▶ _Task A_:
Retype the part of the Jenkins interview starting with "Dean: There’s a" and going on through "but don’t repeat that.", with no change to any word or punctuation mark.

Sacha: So yes _____ keynote, _____ spoke about this project he wants to work on about essentially making Jenkins fully configurable through files. Right?

Dean: Yes.

Sacha: That seems to be talking –

Dean: There’s a lot of stuff that Jenkins – that Kohsuke talked about that I wish he’d talked about two years ago, to be honest. A lot of the stuff that we’ve – so, while I was listening to the keynote, I was thinking, “We’ve kind of already solved this.” But the problem is, we’ve solved it in a way that’s specific to Shutterfly. We’re using – all the things that we use are off the shelf open source components, but it’s wired for Shutterfly.

Sacha: He admitted to me that he secretly has a prototype working somewhere on his machine. So – but don’t repeat that.

Dean: Okay. So, you’re his boss, so - So that’s, you know, containers have helped us in terms of managing Jenkins. Where the real benefits for the organization though are built – is our build farm. What we’ve had to do before with our static slaves is any time, you know, especially as we’ve kind of broken things out, you know, they want a special tool or use a new technology for their build or their project and that means we’d either have to install that software onto our build slaves or give them a special slave. So that’s where containers have really helped us is now we actually allow them to specify their build environment as a Docker image and we’ll actually just run it on our cluster. So our slave cluster right now is, you know, eleven physical machines. You know, we just get these from our operations guys because they manage our physical infrastructure anyway. So they’re pretty beefy. And it’s more than enough capacity to just run these jobs and spin up and spin down these containers as we need. And so it’s been really easy for developers to be able to say, “I’m going to use Java 8 instead of Java 7. And we don’t have to worry about having – taking the time to make sure that that’s available for them.

Sacha: What about production?

Dean: Production? We are not there yet. Right now, I would say that our Jenkins instance is the mature – the most mature user Docker of containers within the company. So a lot of other teams are actually looking to us for guidance about how to use Docker in production and we’re working with our operations team on that. Part of the thing I think is there is still a lot of confusion about containers versus virtual machines and we’re still kind of going through the process of teaching people. You know, you’re not just – you don’t really just dump everything that’s on this physical host into a container image and say, “That’s it.” We’re trying to figure out what the best way is to break things up into different containers that we can wire together. For me, Docker – there’s actually two parts of Docker. Right? There’s the software description and definition and deployment and then there’s the scaling of the deployment. And for us, I think the first baby step that we have to take is to actually just be able to model our software as containers and just kind of run it the way we do today which is still a host with the set of processes. And if we need more, we’ll have to add more hosts and run more containers on those hosts. I think just being – just jumping directly to the next step where everything’s in the swarm, I don’t – I think there’s work we have to do in our architecture before we can do that.

Sacha: Right, so you’re really using Docker as a – almost like a unit of packaging.

Dean: Yes.

▶ _Extracted information_:

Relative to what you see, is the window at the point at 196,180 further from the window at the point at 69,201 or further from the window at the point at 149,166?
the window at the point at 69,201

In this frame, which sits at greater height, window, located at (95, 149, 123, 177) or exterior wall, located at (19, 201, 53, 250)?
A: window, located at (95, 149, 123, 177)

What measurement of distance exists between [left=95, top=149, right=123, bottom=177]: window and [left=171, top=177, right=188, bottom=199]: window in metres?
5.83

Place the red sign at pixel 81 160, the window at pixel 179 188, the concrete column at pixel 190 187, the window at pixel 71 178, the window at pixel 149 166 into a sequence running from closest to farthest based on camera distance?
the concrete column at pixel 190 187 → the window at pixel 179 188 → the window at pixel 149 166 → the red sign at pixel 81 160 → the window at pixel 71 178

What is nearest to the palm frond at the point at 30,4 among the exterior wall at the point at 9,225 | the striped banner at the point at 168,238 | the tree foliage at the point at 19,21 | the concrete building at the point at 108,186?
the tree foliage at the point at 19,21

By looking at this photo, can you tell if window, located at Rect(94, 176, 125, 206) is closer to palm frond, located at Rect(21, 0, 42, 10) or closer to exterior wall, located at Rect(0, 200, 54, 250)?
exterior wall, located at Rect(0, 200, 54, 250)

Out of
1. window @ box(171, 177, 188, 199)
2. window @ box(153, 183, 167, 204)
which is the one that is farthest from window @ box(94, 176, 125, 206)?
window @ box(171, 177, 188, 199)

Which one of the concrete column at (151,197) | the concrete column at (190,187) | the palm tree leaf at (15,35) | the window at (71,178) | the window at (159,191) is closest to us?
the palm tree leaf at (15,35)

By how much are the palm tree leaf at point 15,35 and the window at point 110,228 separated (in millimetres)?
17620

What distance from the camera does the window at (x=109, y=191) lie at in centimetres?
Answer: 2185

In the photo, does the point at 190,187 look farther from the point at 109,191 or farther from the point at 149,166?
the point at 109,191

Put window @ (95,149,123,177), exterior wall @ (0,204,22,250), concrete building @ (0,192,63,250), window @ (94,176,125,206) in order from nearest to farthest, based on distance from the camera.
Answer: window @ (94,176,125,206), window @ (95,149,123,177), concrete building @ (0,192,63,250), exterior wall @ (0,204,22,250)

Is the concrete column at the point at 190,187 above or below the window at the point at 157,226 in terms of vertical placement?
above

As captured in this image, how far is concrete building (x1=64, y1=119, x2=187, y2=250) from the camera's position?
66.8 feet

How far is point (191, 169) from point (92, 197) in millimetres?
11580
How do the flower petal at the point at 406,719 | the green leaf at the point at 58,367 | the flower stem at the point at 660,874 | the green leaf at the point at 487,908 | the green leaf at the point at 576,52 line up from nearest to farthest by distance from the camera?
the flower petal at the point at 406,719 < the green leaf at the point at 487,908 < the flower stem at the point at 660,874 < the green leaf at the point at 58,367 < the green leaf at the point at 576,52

---

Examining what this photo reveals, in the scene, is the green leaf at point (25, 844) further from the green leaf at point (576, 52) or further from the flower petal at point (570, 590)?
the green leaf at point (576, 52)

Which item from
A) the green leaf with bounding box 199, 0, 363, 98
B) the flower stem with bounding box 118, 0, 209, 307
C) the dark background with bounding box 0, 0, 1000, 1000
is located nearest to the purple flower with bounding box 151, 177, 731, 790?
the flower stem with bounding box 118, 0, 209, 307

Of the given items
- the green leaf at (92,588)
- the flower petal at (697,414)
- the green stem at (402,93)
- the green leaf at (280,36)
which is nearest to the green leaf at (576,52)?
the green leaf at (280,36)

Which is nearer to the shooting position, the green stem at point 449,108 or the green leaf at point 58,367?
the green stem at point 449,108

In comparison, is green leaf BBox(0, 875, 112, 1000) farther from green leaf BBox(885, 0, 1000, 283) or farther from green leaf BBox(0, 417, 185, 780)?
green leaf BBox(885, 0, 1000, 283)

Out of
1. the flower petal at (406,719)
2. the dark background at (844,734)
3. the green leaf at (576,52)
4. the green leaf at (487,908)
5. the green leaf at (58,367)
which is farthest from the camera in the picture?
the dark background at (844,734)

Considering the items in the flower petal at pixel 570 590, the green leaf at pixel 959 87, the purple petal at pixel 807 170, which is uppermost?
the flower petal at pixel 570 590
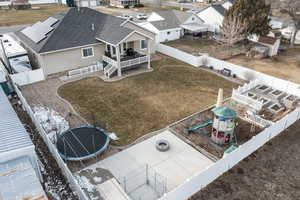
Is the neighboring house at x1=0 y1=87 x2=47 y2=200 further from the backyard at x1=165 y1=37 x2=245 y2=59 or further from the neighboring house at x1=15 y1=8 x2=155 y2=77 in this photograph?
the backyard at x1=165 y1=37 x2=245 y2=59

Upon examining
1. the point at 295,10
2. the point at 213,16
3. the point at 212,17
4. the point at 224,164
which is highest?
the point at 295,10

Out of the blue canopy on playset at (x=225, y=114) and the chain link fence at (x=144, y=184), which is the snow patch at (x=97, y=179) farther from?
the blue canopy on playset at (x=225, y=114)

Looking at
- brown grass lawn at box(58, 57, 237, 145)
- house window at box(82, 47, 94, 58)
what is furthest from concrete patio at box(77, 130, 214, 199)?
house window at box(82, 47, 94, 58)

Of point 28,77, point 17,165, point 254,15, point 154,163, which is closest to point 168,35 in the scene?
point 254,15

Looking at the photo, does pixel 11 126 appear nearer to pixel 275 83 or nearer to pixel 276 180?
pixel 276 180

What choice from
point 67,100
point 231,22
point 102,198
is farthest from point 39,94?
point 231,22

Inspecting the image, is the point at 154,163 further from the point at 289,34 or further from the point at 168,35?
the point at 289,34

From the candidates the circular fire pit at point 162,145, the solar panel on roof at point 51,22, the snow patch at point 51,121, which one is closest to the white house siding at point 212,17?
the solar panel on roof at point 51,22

▶ _Task B_:
Find each line in the entries above that contains the word "flower" and copy every one of those lines in full.

▶ _Right answer A_:
Dean: There’s a lot of stuff that Jenkins – that Kohsuke talked about that I wish he’d talked about two years ago, to be honest. A lot of the stuff that we’ve – so, while I was listening to the keynote, I was thinking, “We’ve kind of already solved this.” But the problem is, we’ve solved it in a way that’s specific to Shutterfly. We’re using – all the things that we use are off the shelf open source components, but it’s wired for Shutterfly.

Sacha: He admitted to me that he secretly has a prototype working somewhere on his machine. So – but don’t repeat that.

▶ _Right answer B_:
How do the flower petal at the point at 406,719 | the green leaf at the point at 58,367 | the flower stem at the point at 660,874 | the green leaf at the point at 487,908 | the green leaf at the point at 576,52 line up from nearest to farthest by distance from the camera?
the flower petal at the point at 406,719 < the green leaf at the point at 487,908 < the flower stem at the point at 660,874 < the green leaf at the point at 58,367 < the green leaf at the point at 576,52
Examining what this photo reveals, in the scene, is the green leaf at point (25, 844) further from the green leaf at point (576, 52) or further from the flower petal at point (570, 590)?
B) the flower stem with bounding box 118, 0, 209, 307
is located nearest to the purple flower with bounding box 151, 177, 731, 790?
the flower stem with bounding box 118, 0, 209, 307
- the flower petal at (697,414)
1. the flower petal at (406,719)
Considering the items in the flower petal at pixel 570 590, the green leaf at pixel 959 87, the purple petal at pixel 807 170, which is uppermost?
the flower petal at pixel 570 590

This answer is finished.